▽
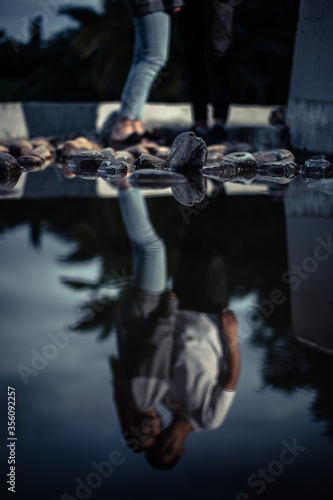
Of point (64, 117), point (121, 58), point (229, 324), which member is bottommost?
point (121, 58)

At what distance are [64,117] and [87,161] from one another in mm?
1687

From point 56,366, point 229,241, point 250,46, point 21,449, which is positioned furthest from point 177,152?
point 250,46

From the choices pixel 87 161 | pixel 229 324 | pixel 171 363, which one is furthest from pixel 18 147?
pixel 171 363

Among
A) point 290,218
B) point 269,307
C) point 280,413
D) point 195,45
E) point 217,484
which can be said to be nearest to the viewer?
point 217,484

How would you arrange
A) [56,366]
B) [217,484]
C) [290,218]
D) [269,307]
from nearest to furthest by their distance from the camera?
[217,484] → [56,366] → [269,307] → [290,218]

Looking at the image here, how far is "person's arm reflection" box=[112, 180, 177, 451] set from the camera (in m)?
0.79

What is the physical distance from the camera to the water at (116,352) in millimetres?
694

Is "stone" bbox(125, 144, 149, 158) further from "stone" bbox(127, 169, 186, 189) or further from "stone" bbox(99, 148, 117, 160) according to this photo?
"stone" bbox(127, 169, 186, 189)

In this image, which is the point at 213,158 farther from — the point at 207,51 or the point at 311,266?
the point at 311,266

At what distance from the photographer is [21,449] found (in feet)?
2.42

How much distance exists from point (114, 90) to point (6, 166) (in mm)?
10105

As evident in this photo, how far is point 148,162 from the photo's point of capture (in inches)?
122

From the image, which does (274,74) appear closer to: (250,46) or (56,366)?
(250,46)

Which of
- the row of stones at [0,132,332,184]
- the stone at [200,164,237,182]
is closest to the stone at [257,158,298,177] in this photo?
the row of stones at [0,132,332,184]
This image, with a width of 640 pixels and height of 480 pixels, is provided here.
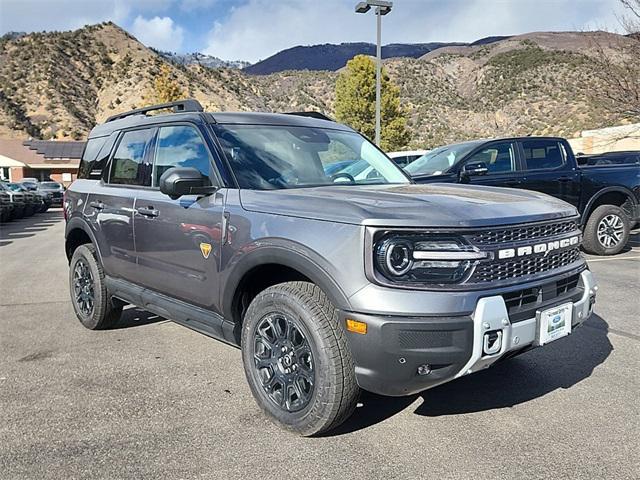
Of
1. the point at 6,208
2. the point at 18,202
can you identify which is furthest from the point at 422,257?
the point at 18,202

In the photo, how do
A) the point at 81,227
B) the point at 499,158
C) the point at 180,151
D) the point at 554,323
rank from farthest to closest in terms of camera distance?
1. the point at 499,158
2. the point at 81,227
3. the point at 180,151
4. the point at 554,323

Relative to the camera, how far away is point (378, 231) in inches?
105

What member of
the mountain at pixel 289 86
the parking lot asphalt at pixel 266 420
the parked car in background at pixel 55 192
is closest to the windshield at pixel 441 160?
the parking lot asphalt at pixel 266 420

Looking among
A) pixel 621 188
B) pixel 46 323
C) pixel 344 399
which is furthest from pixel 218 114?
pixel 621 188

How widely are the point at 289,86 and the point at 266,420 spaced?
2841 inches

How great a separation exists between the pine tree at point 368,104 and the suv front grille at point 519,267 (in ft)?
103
△
AUFGABENSTELLUNG: Bearbeite die Zeilen, beginnend mit der Zeile, die „How great a“ enthält, bis einschließlich zum Ende der Datensätze. Gib sie erneut wieder, ersetze dabei „separation“ durch „distance“ und lass alles Übrige unverändert.

VOLLSTÄNDIGE ANTWORT:
How great a distance exists between the pine tree at point 368,104 and the suv front grille at point 519,267 (in ft)?
103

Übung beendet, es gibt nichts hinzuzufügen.